The best help for young adults who have had an episode, he said, is to reintegrate them with other people with themselves; they want access to what McEvoy called, “the 3 C’s”—a car, a condo, and a cell phone. Instead of spending funds talking to patients about getting a job, he recommends putting resources into supporting them on a job. And, he said, there will never be enough administrative help in a practice, so learn to rely on a patient’s family. “Family members are grossly underutilized. They want to work with you.”
Ten-year data, from studies in 5 countries, are now available on patients who had intense social support after a first episode. In the first 2 to 3 years during the support period, patients functioned far better than those who lacked such help. Then programs ended, and at the 5-year mark, patients who’d had support “looked a little more like” their counterparts who had not received extra help, McEvoy said. By the 10-year mark, they were indistinguishable from the group with usual care.

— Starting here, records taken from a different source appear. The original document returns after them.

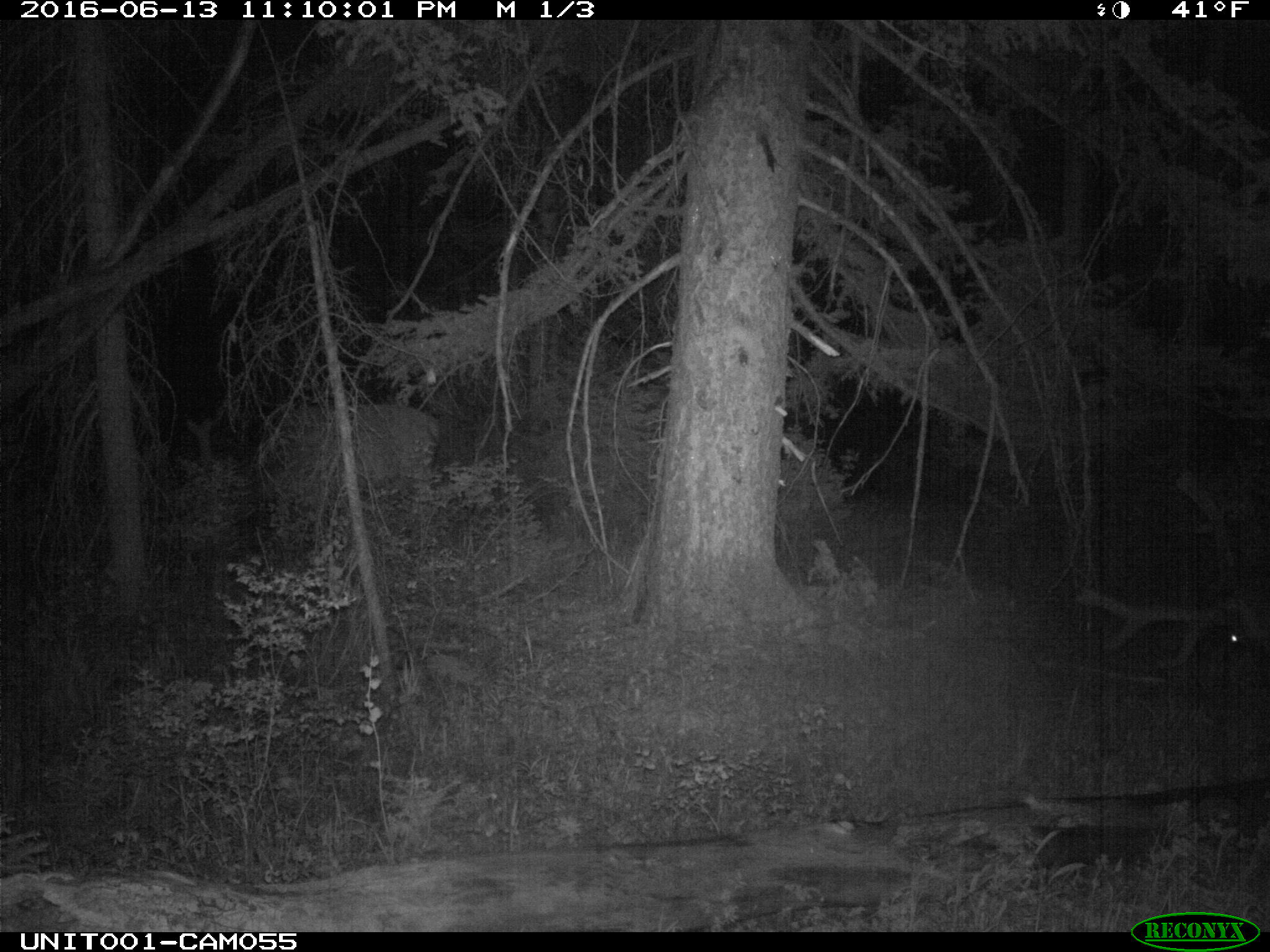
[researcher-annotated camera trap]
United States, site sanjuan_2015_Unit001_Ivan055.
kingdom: Animalia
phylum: Chordata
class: Mammalia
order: Artiodactyla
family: Cervidae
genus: Cervus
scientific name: Cervus elaphus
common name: red deer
Cervus elaphus (red deer).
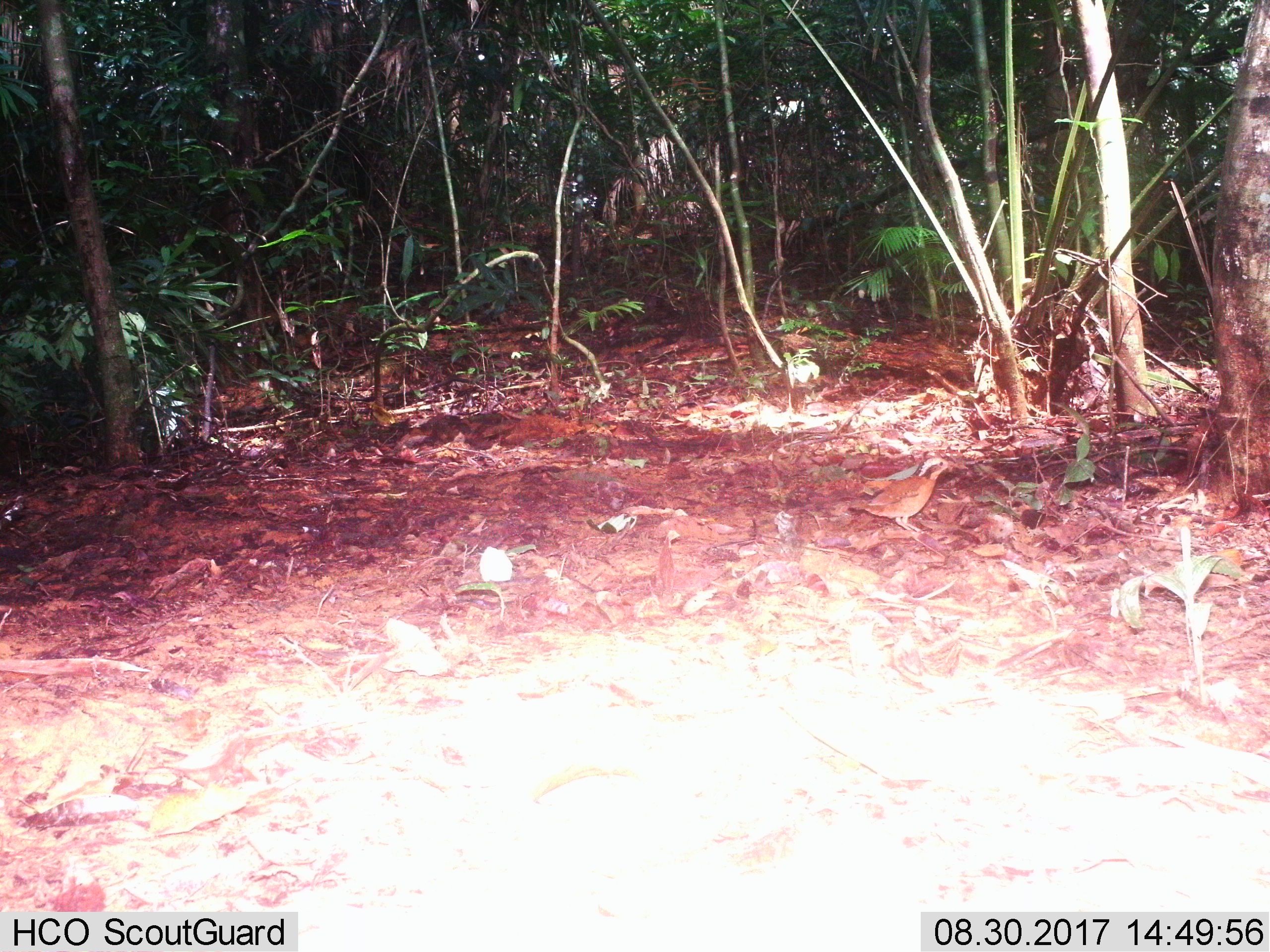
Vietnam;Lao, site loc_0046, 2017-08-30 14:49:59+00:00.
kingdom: Animalia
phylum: Chordata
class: Aves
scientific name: Aves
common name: bird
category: unidentified bird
Unidentified bird (bird) (Aves). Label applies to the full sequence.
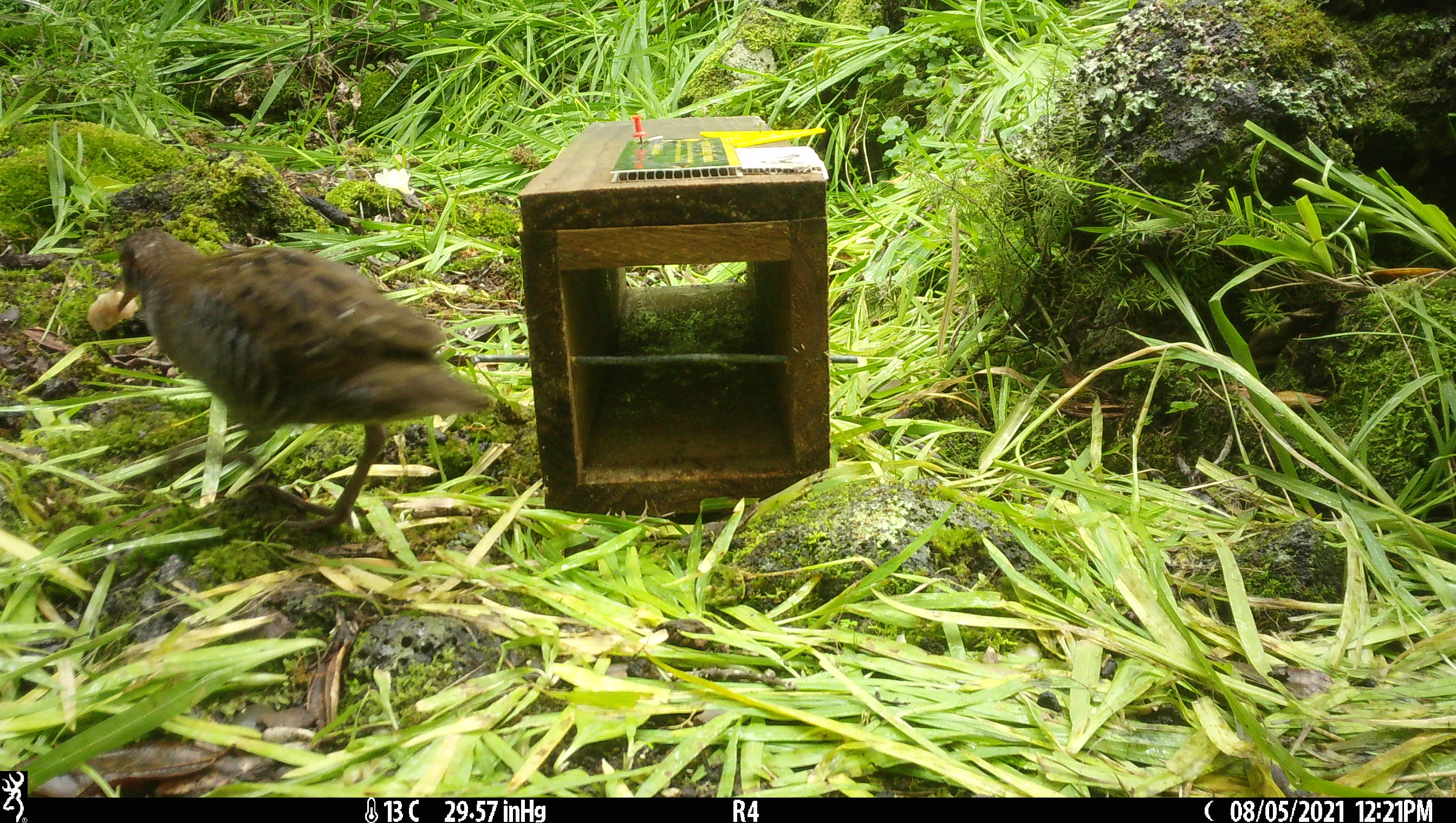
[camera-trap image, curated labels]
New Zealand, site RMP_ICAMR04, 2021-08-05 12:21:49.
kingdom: Animalia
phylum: Chordata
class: Aves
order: Gruiformes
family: Rallidae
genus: Gallirallus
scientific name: Gallirallus philippensis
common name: buff-banded rail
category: banded rail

He showed a slide of an amputee whose prosthetic leg had been taken away. Would anyone expect that person to be able to run?
Mental health providers who are not specifically trained in psychotic disorders may not be prepared to take over these cases, he said. “Psychotic disorders are bad diseases. Cognitive disorders are bad diseases. It actually takes effort, work, time, and a team to keep people doing OK.”
Reference
1. Amminger GP, Schafer MR, Papageorgiou K. Long-chain omega-3 fatty acids for indicated prevention of psychotic disorders: a randomized, placebo-controlled trial. et al. Arch Gen Psychiatry. 2010;67(2):146-154.